* Required task
Extract every line of the data below that contains the string "grille", treating the match as case-sensitive.

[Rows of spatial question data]

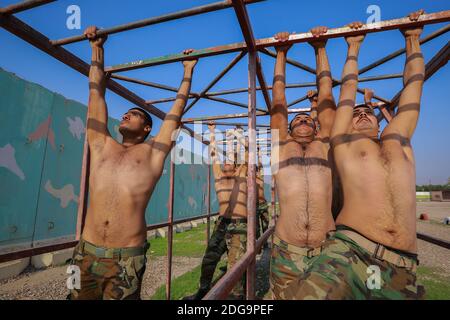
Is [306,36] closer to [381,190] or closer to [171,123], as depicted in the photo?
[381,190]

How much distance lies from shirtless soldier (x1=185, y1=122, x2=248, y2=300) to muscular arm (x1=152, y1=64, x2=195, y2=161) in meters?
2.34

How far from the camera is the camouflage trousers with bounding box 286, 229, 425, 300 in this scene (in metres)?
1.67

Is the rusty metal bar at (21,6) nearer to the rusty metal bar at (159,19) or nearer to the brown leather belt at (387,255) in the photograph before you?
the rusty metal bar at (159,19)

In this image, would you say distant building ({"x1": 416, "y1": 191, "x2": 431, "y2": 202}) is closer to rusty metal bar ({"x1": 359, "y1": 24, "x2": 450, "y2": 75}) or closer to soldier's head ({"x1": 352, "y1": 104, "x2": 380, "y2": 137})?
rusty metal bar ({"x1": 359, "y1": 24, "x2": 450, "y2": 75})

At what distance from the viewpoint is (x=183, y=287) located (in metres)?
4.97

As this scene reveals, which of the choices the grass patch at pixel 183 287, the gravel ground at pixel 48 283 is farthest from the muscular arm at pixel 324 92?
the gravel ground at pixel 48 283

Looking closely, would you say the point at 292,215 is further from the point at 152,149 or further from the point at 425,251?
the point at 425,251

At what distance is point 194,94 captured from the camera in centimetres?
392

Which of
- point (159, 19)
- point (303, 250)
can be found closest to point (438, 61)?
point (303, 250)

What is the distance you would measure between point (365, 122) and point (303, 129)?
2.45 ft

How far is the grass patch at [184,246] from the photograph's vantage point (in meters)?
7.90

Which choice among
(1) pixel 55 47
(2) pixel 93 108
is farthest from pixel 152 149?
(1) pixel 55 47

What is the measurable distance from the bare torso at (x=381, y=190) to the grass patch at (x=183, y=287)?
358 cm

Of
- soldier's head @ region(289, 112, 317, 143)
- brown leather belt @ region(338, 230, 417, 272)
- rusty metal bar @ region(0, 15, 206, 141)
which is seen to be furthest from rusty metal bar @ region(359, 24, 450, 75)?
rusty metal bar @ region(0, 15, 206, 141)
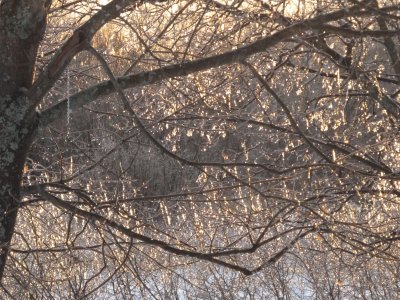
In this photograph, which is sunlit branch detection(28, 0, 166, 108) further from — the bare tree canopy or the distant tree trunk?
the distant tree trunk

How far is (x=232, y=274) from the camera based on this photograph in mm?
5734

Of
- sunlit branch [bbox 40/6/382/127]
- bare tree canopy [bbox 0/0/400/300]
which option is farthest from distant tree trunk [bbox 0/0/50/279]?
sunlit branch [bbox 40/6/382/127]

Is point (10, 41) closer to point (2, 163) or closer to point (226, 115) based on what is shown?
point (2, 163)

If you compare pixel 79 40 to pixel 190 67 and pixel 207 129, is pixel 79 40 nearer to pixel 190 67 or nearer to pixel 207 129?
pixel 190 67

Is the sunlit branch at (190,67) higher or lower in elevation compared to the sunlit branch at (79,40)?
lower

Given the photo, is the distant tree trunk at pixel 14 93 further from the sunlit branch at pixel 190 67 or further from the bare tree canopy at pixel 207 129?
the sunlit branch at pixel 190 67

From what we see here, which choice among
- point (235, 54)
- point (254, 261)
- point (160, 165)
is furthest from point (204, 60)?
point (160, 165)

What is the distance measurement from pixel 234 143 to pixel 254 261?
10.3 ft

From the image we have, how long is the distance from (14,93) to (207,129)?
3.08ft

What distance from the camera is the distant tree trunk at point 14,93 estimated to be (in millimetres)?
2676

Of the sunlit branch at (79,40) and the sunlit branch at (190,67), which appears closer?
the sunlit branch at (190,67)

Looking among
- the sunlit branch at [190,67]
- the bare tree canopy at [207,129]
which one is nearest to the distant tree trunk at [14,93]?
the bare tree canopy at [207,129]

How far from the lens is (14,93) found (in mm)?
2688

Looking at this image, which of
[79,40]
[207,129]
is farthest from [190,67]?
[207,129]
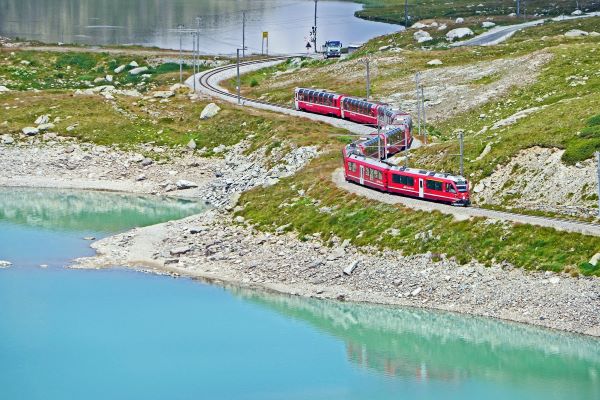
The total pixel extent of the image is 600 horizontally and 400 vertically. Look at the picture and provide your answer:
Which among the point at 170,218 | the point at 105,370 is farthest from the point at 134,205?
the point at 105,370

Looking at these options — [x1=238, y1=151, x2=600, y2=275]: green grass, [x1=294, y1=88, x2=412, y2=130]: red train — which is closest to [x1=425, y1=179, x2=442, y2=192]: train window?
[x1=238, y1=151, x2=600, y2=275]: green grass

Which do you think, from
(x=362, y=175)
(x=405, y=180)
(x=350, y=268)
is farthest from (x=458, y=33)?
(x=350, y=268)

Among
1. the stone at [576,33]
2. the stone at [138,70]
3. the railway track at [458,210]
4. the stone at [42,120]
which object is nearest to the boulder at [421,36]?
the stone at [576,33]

...

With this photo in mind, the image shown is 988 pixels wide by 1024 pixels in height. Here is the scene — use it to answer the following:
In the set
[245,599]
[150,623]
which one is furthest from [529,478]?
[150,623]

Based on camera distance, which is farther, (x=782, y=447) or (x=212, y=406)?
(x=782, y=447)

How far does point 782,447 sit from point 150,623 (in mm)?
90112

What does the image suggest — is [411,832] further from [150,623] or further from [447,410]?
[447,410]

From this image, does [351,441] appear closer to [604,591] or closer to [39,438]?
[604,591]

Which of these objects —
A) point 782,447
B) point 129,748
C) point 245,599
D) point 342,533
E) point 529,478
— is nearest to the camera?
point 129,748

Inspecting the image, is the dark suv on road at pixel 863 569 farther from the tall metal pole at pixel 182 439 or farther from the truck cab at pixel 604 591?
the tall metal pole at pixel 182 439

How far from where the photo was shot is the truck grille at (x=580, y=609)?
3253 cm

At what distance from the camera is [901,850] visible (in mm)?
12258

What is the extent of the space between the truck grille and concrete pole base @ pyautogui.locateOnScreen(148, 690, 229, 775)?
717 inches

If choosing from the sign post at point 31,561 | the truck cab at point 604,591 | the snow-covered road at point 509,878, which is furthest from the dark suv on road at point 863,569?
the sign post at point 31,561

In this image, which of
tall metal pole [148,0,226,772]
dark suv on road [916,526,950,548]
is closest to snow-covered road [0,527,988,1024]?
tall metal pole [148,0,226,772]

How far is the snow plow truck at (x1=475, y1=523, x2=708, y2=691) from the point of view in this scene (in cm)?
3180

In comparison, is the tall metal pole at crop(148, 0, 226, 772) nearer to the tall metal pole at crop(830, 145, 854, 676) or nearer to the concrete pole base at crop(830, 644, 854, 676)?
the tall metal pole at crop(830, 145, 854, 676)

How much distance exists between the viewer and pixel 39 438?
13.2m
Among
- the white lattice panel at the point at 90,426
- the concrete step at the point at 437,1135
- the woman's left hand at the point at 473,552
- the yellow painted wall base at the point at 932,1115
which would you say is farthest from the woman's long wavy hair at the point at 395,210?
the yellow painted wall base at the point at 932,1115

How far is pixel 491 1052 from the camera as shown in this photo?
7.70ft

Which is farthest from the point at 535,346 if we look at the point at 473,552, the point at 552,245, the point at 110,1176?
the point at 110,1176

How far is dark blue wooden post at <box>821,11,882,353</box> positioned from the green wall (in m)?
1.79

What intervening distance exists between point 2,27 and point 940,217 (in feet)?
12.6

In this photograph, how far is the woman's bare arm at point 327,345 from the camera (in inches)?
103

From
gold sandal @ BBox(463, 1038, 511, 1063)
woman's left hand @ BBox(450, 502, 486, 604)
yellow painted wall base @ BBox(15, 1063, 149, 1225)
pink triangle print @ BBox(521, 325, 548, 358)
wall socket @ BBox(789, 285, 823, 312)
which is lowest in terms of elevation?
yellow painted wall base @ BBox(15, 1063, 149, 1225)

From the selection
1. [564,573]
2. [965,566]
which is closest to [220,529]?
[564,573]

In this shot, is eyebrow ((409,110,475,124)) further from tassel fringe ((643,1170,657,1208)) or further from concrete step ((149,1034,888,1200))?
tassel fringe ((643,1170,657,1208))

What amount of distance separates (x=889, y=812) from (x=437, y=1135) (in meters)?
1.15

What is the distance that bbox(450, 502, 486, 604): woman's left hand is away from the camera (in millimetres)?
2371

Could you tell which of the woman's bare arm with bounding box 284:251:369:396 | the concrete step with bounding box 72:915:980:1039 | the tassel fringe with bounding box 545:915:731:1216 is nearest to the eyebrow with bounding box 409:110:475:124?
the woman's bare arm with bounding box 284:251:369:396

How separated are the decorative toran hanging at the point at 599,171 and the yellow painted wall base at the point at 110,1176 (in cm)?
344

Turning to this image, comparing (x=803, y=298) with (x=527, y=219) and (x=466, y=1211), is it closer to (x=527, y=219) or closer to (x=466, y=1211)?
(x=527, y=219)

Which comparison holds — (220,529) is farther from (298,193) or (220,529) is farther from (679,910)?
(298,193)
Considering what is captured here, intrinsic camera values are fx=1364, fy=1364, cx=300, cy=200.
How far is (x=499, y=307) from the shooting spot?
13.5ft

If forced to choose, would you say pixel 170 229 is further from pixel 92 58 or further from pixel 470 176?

* Answer for the task
How far from where the photo was shot is the truck grille at (x=580, y=609)?
What is the extent of the space between the truck grille and concrete pole base @ pyautogui.locateOnScreen(148, 690, 229, 775)?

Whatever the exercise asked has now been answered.